Leadership is the act of acting on behalf of someone else or something bigger than yourself. Leadership is working with and supporting other people to use their gifts to accomplish a goal. Leadership is an act of love and caring—of making hard decisions and risking the blowback that comes from them.  I was introduced to the idea that leadership is an act of love because my first big leadership position at the age of 21 was as a waterfront director at a day camp for 450 kids. I was responsible every single day for 450 of other people’s children. So when the skies darkened and it looked like thunderstorms (long before the age of the weather app) I cancelled swimming, the most popular activity at camp.  I had to tolerate the rage from kids, counselors and parents alike on multiple occasions. I spent many years working on waterfronts, leading canoe trips, counseling in residential treatment, and teaching in schools and colleges working with other people’s children. When you work with other people’s children you not only worry about the children, but you imagine the conversation with every parent or caregiver explaining to them about why their child was or was not kept safe based on your decisions and actions. When you work with other people’s children you know that you hold in your heart and your actions the most precious asset a family has. Working with other people’s children makes it easy to lead from a place of love, kindness and care. In fact, it’s your only option.

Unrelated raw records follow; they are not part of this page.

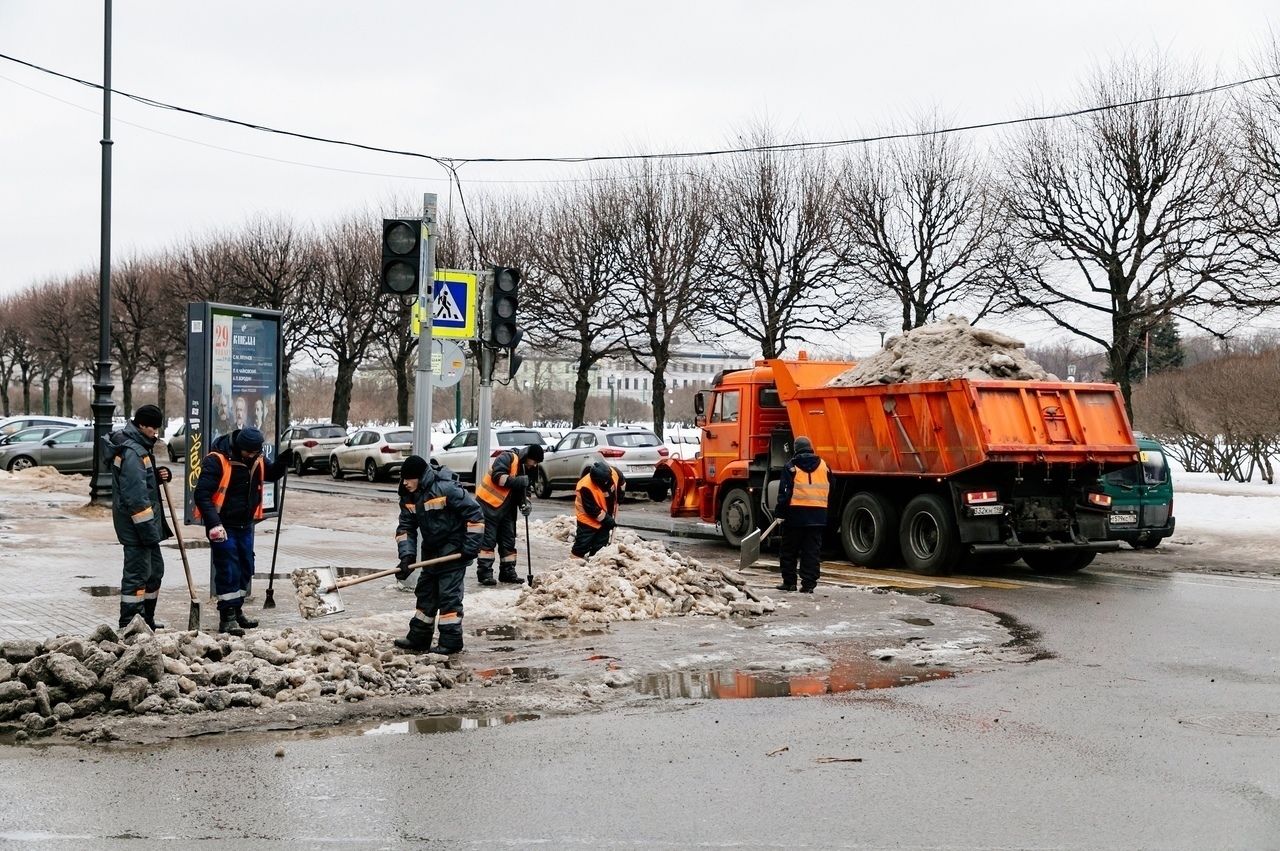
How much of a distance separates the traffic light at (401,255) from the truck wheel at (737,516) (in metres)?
7.98

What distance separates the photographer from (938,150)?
3388 centimetres

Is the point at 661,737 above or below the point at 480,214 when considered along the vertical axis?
below

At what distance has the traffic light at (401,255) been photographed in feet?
38.7

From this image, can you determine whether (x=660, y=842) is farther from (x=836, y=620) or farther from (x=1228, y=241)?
(x=1228, y=241)

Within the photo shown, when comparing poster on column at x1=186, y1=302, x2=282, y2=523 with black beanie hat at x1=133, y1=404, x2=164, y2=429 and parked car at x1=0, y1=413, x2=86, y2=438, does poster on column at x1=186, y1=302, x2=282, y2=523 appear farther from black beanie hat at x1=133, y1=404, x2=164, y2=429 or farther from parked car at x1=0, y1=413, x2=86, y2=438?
parked car at x1=0, y1=413, x2=86, y2=438

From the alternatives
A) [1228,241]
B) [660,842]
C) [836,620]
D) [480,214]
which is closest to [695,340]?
[480,214]

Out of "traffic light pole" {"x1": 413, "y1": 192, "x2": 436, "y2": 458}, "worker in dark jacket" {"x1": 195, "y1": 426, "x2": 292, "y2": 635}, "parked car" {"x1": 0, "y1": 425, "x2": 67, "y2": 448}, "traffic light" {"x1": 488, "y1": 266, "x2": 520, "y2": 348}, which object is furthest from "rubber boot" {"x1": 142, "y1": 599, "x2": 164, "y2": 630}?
"parked car" {"x1": 0, "y1": 425, "x2": 67, "y2": 448}

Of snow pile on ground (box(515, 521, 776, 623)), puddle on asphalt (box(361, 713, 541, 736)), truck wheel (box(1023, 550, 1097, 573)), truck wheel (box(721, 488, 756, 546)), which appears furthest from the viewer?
truck wheel (box(721, 488, 756, 546))

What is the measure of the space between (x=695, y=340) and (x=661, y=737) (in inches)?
1291

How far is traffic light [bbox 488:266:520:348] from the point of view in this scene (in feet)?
47.0

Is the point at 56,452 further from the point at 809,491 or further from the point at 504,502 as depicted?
the point at 809,491

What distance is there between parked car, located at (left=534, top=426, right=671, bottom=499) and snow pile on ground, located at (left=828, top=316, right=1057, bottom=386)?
10151mm

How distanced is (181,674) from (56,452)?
97.7 feet

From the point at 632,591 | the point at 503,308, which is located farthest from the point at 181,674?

But really, don’t we all work with other people’s children? Or other people’s parents? Other people’s grandparents? Whether they are 8 or they are 8o? Aren’t they all a human in need of our kindness? Shouldn’t all of our leadership decisions be held with the level of care that we are responsible for the greatest asset of a family or community? Recovering from the pandemic is going to require all of us to simultaneously hold the losses of this year with the hope for the future. It’s going to require us to create a solid platform from which to recover. It’s going to require us to connect and communicate with people in ways we never had to before and across hurt, and frustration and difference in ways we never had to before.  And we are going to need to hold all of these leadership challenges with love and kindness and this behavior is a good bet because love never fails.  So, let’s make it easier to lead with love and kindness. Let’s make love and kindness cool again. Let’s make love and kindness the coolest thing ever.